Given task: Reproduce verbatim the lines from the one containing "In this scene, is" through the final line of the records below, with both ends included.

::: Extracted entries

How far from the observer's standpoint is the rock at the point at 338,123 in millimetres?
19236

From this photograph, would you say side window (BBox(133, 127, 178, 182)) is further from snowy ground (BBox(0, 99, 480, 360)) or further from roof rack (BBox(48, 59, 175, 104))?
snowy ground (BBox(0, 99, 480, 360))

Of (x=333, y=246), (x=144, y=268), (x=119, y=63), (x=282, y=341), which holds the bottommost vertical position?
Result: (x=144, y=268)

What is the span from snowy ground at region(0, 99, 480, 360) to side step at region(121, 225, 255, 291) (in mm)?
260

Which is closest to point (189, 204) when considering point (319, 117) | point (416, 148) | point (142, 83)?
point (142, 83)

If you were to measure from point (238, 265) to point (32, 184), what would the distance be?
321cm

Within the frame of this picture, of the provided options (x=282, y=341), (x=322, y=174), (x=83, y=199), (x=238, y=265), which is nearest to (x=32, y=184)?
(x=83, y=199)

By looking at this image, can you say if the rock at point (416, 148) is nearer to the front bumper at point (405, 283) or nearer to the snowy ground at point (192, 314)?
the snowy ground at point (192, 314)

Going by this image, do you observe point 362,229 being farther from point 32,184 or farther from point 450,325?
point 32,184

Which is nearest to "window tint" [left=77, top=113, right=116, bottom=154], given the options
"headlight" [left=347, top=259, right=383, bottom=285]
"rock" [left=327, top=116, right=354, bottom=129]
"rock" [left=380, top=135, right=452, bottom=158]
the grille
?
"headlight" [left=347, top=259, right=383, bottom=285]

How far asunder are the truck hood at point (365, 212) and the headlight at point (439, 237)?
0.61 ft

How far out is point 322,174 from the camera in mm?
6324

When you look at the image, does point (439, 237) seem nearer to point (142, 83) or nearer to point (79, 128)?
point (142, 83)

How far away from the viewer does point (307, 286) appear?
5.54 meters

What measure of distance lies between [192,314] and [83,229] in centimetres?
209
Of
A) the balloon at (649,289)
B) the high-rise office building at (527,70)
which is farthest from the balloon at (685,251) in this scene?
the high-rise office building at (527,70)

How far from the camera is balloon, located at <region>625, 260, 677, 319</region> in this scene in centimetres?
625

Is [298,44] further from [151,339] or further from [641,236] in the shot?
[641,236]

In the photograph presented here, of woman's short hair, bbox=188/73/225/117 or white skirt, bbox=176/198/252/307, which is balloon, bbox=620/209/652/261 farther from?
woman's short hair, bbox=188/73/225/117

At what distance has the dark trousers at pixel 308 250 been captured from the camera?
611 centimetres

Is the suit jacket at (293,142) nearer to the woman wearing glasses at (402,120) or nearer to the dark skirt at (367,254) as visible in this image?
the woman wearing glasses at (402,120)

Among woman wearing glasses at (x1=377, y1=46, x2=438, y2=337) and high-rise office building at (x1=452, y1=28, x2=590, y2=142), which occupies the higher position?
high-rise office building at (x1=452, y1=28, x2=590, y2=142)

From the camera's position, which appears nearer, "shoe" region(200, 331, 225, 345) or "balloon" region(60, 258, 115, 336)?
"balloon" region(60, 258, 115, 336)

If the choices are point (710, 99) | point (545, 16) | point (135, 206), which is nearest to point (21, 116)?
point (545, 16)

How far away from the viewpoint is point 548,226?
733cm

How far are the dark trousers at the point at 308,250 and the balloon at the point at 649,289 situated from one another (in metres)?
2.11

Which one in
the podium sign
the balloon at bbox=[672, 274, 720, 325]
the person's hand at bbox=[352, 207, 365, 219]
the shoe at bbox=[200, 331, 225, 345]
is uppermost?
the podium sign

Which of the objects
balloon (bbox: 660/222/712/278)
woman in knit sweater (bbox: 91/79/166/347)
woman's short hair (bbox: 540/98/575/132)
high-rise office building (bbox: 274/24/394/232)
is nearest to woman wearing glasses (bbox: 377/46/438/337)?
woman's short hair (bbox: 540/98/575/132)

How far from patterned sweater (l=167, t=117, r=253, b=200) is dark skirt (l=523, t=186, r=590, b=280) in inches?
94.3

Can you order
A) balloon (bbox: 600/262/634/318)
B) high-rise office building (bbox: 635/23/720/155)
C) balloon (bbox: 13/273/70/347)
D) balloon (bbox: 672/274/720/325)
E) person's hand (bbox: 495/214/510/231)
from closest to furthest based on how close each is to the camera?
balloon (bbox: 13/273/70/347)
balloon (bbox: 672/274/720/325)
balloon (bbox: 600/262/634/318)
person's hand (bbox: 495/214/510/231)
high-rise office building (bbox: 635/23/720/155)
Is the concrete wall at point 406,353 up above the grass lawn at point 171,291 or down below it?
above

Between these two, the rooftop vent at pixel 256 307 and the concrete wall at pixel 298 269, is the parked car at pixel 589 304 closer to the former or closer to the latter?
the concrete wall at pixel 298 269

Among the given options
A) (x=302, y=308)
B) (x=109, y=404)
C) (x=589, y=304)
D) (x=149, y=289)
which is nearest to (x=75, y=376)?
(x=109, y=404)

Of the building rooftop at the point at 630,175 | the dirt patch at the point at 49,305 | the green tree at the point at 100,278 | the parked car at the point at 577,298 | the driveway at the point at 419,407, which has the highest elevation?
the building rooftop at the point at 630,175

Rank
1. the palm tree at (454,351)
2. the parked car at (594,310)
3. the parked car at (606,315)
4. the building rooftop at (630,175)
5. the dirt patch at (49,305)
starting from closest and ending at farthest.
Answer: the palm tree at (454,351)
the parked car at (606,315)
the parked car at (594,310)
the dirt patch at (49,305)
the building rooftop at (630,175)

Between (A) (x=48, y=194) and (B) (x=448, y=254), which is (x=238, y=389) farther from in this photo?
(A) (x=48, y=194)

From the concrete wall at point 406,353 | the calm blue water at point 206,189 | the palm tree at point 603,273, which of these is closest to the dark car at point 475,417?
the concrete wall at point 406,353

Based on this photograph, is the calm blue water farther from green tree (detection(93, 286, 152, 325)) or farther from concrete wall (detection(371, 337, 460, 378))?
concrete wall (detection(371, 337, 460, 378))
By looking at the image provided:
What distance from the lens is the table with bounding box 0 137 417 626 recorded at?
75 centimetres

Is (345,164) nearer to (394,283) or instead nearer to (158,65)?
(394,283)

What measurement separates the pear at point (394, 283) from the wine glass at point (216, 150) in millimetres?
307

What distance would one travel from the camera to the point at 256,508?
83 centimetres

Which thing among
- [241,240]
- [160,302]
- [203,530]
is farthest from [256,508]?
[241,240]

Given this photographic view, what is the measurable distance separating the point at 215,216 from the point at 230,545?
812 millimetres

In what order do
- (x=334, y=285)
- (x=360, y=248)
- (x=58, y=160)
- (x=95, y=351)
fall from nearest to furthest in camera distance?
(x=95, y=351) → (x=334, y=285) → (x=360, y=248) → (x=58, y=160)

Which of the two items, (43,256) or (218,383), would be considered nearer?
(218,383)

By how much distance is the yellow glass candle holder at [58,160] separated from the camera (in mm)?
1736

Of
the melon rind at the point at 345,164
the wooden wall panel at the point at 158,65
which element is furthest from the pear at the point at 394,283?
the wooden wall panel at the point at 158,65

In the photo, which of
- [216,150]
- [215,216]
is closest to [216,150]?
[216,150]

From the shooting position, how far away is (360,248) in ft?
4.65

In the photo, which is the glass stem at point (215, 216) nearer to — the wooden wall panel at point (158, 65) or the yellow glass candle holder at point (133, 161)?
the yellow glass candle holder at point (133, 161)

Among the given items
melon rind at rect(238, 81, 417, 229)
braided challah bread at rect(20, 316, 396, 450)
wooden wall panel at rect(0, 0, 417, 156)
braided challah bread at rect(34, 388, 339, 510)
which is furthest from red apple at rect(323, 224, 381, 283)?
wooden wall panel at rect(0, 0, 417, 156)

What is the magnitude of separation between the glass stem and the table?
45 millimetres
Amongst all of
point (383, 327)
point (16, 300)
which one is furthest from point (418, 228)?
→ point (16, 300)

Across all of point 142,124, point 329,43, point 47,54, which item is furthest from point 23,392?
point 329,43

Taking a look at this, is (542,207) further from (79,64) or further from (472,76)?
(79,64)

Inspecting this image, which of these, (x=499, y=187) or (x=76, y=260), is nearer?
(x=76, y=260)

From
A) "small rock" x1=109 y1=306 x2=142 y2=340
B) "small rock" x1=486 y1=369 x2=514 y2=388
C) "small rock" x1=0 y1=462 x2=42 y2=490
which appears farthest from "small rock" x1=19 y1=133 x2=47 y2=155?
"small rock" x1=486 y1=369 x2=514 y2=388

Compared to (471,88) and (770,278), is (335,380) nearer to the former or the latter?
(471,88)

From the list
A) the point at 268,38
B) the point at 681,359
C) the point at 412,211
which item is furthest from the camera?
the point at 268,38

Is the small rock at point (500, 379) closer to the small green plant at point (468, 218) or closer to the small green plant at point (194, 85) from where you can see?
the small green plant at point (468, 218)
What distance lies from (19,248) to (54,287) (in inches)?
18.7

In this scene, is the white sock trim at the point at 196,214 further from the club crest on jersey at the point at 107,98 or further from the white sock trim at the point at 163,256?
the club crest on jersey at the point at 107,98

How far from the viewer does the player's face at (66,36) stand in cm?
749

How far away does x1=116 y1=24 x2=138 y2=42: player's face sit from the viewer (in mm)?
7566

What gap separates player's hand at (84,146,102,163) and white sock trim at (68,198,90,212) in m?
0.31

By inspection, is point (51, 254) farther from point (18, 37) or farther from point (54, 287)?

::::::

The result:
In this scene, is the white sock trim at the point at 196,214 further from the club crest on jersey at the point at 107,98 or further from the white sock trim at the point at 163,256?
the club crest on jersey at the point at 107,98

How far from the viewer does the player's face at (66,36) stand in cm?
749

How far away does x1=116 y1=24 x2=138 y2=42: player's face sit from the viewer (in mm)?
7566

What gap separates player's hand at (84,146,102,163) and white sock trim at (68,198,90,212) in m?
0.31

By inspection, is point (51, 254) farther from point (18, 37) or farther from point (54, 287)?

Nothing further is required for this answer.